A la vuelta de la esquina

Calle Churruca, frente al número 3.

A su espalda, dos hombres tirados en suelo, posiblemente muertos; en su mano, el arma del crimen; a su alrededor, cientos de personas, algunas de ellas miembros de la policía, gritan "asesino, asesino". En su cara no hay odio, ni sorpresa, ni miedo, ni vergüenza, ni dolor, ni tan siquiera la media sonrisa del malo que se sabe atrapado. Si acaso se atisba un rastro borroso de tristeza que nadie comprende. La mayoría espera que deje la pistola en el suelo y se entregue. Algunos creen que gastará su última bala en evitar todo lo que le espera. Otros seguro que lo desean. La policía espera. Si hace algún movimiento brusco ninguno de los agentes dudará en dispararle.

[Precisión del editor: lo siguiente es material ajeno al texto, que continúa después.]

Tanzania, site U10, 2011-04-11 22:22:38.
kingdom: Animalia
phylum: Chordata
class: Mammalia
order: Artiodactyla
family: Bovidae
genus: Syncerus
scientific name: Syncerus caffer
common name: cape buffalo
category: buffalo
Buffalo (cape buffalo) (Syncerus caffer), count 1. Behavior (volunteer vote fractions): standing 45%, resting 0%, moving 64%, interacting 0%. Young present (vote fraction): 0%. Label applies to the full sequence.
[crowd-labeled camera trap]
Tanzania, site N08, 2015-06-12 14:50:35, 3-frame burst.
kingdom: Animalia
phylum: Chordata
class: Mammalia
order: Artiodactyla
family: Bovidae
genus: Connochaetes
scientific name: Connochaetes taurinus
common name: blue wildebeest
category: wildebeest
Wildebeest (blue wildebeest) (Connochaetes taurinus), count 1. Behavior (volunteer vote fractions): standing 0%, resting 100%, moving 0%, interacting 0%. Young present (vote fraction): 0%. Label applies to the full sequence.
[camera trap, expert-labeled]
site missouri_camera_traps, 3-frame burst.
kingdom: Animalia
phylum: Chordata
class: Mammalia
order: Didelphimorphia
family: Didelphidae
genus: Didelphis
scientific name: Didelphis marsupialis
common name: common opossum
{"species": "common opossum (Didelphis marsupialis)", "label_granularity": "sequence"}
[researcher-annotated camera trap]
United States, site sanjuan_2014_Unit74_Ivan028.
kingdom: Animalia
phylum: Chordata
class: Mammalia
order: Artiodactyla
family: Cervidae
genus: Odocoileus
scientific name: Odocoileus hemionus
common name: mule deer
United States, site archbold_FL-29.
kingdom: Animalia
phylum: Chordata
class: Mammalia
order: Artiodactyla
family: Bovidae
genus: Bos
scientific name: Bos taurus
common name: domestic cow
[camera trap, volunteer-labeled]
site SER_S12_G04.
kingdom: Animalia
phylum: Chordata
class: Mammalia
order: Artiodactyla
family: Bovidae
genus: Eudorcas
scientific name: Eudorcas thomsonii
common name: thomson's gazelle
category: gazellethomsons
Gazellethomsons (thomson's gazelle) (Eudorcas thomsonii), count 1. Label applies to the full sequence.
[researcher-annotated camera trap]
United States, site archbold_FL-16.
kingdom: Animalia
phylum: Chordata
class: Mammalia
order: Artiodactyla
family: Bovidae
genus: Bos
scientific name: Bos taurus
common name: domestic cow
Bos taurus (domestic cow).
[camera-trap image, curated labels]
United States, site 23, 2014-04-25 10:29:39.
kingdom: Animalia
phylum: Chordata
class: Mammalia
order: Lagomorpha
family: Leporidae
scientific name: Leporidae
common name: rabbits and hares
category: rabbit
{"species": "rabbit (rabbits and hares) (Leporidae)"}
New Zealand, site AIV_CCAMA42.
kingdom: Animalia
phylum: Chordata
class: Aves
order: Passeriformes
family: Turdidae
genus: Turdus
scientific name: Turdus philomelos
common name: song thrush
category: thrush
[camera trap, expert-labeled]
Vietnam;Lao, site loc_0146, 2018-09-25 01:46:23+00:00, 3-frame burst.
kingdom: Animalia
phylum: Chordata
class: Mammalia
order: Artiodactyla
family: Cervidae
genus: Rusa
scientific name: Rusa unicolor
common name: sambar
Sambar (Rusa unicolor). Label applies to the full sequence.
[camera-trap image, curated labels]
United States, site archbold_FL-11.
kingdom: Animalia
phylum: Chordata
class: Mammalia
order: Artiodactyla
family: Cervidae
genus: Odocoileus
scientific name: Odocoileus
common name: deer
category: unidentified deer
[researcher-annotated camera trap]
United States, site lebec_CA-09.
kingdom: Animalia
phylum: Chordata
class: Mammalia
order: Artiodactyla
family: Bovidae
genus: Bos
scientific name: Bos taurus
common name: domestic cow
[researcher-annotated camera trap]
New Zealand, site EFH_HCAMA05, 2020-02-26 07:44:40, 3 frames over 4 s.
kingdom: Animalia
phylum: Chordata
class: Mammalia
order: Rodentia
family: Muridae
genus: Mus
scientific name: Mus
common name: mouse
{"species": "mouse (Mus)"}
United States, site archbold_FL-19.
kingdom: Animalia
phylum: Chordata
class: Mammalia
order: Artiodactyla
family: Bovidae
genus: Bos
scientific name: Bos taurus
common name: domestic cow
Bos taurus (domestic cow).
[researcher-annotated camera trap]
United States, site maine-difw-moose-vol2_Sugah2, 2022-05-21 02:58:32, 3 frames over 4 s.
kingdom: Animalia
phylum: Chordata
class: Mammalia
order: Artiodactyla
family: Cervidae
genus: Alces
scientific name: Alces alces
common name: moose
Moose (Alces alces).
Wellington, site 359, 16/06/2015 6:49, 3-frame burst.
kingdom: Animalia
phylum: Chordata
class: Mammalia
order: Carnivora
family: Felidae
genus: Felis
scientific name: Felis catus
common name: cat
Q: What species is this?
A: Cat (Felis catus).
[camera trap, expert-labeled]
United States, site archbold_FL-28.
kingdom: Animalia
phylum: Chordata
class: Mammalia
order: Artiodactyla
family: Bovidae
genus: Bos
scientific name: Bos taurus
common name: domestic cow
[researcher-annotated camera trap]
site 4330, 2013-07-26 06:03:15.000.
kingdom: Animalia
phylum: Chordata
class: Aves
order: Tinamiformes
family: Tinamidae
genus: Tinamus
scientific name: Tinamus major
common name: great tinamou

Si deja el arma todo será más fácil, más limpio.

Calle Pez, en el número 4.

Carmela ha tenido una noche horrible. Los últimos tres clientes han sido muy seguidos y tiene el coño destrozado. Ya no está para tanta juerga. Al llegar a casa lo único que quiere es desnudarse, meterse en la bañera, fumarse un porro en silencio y dormir las tres horas que le quedan hasta que suene el despertador. Y eso hace. Arriba se oye música. Seguro que los estudiantes están montando una buena fiesta. Si beben demasiado harán más ruido y a algún gracioso se le ocurrirá golpear su puerta y le joderán lo poco que le queda de noche, pero el cansancio puede con todo eso y cae rendida. Despierta con ganas de morirse. Vomita. Se ducha en un minuto y en cinco ya tiene puesto el hábito. Sor Carmela ya está lista para preparar sus mejores rosquillas con sus hermanas dominicas.